I'm building a system for processing large RDF data sets with Hadoop.
The first stages are written in Java and perform the function of
normalizing, validating and cleaning up the data.
The stage that comes after this is going to subdivide Freebase into several
major "horizontal" subdivisions that users may or may not want. For
instance, Freebase uses two different vocabularies for expressing external
keys -- they both represent 100+ million plus facts so it's desirable to
pick one you like and throw the other in the bit bucket.
That phase will probably be written in Java, but to do the research to
figure out how to partition it, I want to do ad-hoc queries with Pig.
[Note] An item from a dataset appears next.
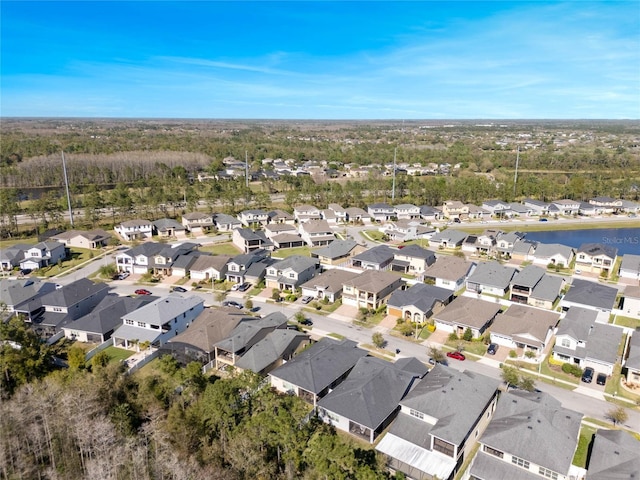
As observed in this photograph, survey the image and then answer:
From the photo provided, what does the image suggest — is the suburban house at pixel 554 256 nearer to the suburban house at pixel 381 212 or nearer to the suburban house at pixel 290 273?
the suburban house at pixel 290 273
The first thing I'm working on is a input UDF for reading N-Triples files;
rather than deeply parsing the Nodes, I'm splitting the triples up into
three Texts. This process isn't too different from reading a white-space
separated file, but it's a little more complicated because sometimes there
are spaces in the object field. You also need to trim off a period and
maybe some whitespace at the end.
Now, it turns out the my UDF depends on classes I wrote distributed
throughout three different Maven projects (the PrimitiveTriple parser has
been around for a while) so I need to REGISTER multiple Jar files. I also
heavily use Guava and other third-party libraries so the list of things I
need to REGISTER is pretty big
What I'm trying now is to run this program
piping it like so
mvn dependency::build-classpath | mvn exec::java
This could be integrated into the maven build process in the future.
Anyway, is there a better way to do this?